O leitor encontrará aqui uma análise de processos históricos que marcaram os séculos XVII ao XIX centrada em comunidades urbanas do mundo Atlântico. Luciano Figueiredo e Paul Musselwhite avaliam a relevância histórica de cidades—Rio de Janeiro e James Town, e cidades do mundo Atlântico Britânico, respectivamente—na construção de uma geografia política imperial de proporções globais. Eles ressaltam a importância de populações urbanas para o processo de articulação e negociação de vínculos políticos e econômicos entre o velho e o novo mundos. Em particular, eles demonstram a atuação de espaços urbanos como forjas de identidades políticas e palcos de conflitos e confrontações que reconfiguraram a relação entre colônia e metrópole num contexto imperial influenciado por processos globais.

Jesus Bohorquez e Fabrício Prado examinam comunidades e redes mercantis centradas no Rio de Janeiro, Montevideo, Buenos Aires e além, e sua relevância para a organização de uma economia, assim como alinhamentos políticos, trans-imperiais. Eles exploram os esforços feitos pelas coroas portuguesa e espanhola para regulamentar e controlar uma economia cada vez mais globalizada e assim proteger seus interesses e dominação política. Ao focarem, porém, conexões comerciais entre diferentes cidades, eles demonstram que mais do que projetos imperiais, essas redes de troca se materializaram graças às ações de agentes econômicos e mercados coloniais. Essa análise revela ainda a necessidade de se pensar as conexões econômicas dessa região inseridas numa geografia global muito mais ampla do que o Atlântico Sul e mais influentes na maturação das ambições políticas regionais do que os ideais pro-independência da era das revoluções atlânticas.

Emma Hart, Randy Sparks e Ynaê Lopes dos Santos dedicam seus artigos a uma discussão de populações urbanas comumente marginalizadas em narrativas da formação do mundo Atlântico e de processos globalizadores: trabalhadores manuais, imigrantes voluntários e forçados, africanos e seus descendentes, pessoas escravas e libertas. Os séculos XVIII e XIX testemunharam a intensificação de trocas comerciais e movimento de populações ao longo de rotas Atlânticas organizadas em torno de algumas cidades específicas. Hart, Sparks e Santos examinam a trajetória de Charleston, na Carolina do Sul, de Annamaboe, na Costa do Ouro, e do Rio de Janeiro. Dialogando com a historiografia que explica a centralidade de cada cidade em termos das atividades econômicas e poder político de elites e populações europeias ou euro-descendentes, os autores demonstram que foram as diferentes iniciativas e prioridades de populações marginalizadas, de agentes econômicos africanos e de escravos negros que moldaram Charleston, Annamaboe, e o Rio de Janeiro, respectivamente. Esses grupos urbanos, repetidamente ignorados em histórias dominantes do mundo Atlântico, construíram espaços, mercados, e práticas urbanas que viabilizaram articulações econômicas, sociais, e culturais cruciais à constituição do mundo setecentista e oitocentista.

■ **Dados de entrada**:

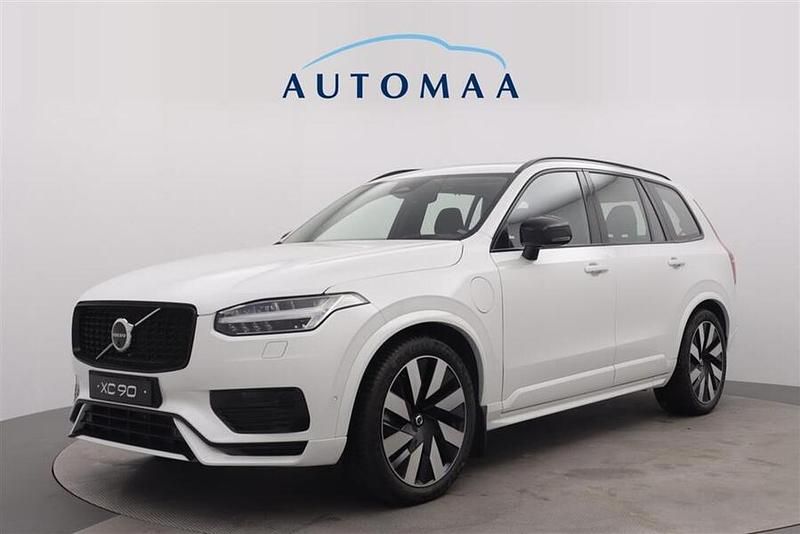 Valkoinen Uusi 2025 Volvo XC90 Performance Katumaasturi | 82 900 € - Kuva 1/3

■ **Questões e tarefas**:
1. Responda com base no texto sobre as cidades do mundo Atlântico:
(a) Que cidades Luciano Figueiredo e Paul Musselwhite avaliam?
(b) De quais coroas eram os esforços para regulamentar e controlar a economia examinados por Jesus Bohorquez e Fabrício Prado?
(c) Em que região fica Annamaboe?
2. Prossiga o texto sobre as cidades do mundo Atlântico a partir de sua última frase.
O material não precisa ser consultado.

■ **Respostas por tarefa**:
1.
(a) Rio de Janeiro e James Town, e cidades do mundo Atlântico Britânico.
(b) Das coroas portuguesa e espanhola.
(c) Na Costa do Ouro.

2.
O presente dossiê, através da comparação implícita entre a cidade do Rio de Janeiro e centros e comunidades urbanas do Atlântico britânico, espanhol, e da Costa do Ouro na África, oferece uma nova perspectiva da relação entre o urbano e o global durante o período moderno. Por um lado, ele ilumina a relação dialógica entre dinâmicas e experiências urbanas e a formação de redes de contato e troca globais que marcaram aquela era histórica. Por outro, ele revela a relevância de cronologias, geografias, e atores históricos ao processo de globalização centrado na cidade—e portanto ao fenômeno da cidade global—que são pouco explorados na literatura corrente, a qual tem se preocupado mais em focar o chamado norte global durante o final do século XX e começo do XXI.

Notas

5. EWBANKS, Thomas. Life in Brazil, or, A journal of a visit to the land of the cocoa and the palm. New York: Harper & brothers, 1856. p. 92-93.

6. ENGELS, Friedrich. The Condition of the Working Class in England in 1844. London: Sonnenschein & Co, 1892. p. 23.

7. COSTA, Sérgio; GONÇALVES, Guilherme Leite. A Port in Global Capitalism: Unveiling Entangled Accumulation in Rio de Janeiro. London: Routledge, 2019.

8. FRAGOSO, João Luís. Homens de grossa aventura: acumulação e hierarquia na praça mercantil do Rio de Janeiro, 1790-1830. Rio de Janeiro: Civilização Brasileira, 1998. PESAVENTO, Fábio. “Para além do império ultramarino português: as redes trans, extraimperiais no século XVIII.” In: GUEDES, Roberto (org.). Dinâmica Imperial no Antigo Regime Português. Rio de Janeiro: Mauad Editora, 2013. p. 97-111. GUIMARÃES, Carlos Gabriel. Os ingleses no Rio de Janeiro da primeira metade do século XVIII: o caso da família Gulston, c. 1710-1720 – primeiras impressões.” In: MATHIAS, Carlos Leonardo Kelmer; SAMPAIO, Antônio Carlos Jucá de; GUIMARÃES, Carlos Gabriel; RIBEIRO, Alexandre Vieira. Ramificações Ultramarinhas: Sociedade Comerciais no Âmbito do Atlântico Luso. Rio de Janeiro: Mauad Editora, 2018. p. 93-114.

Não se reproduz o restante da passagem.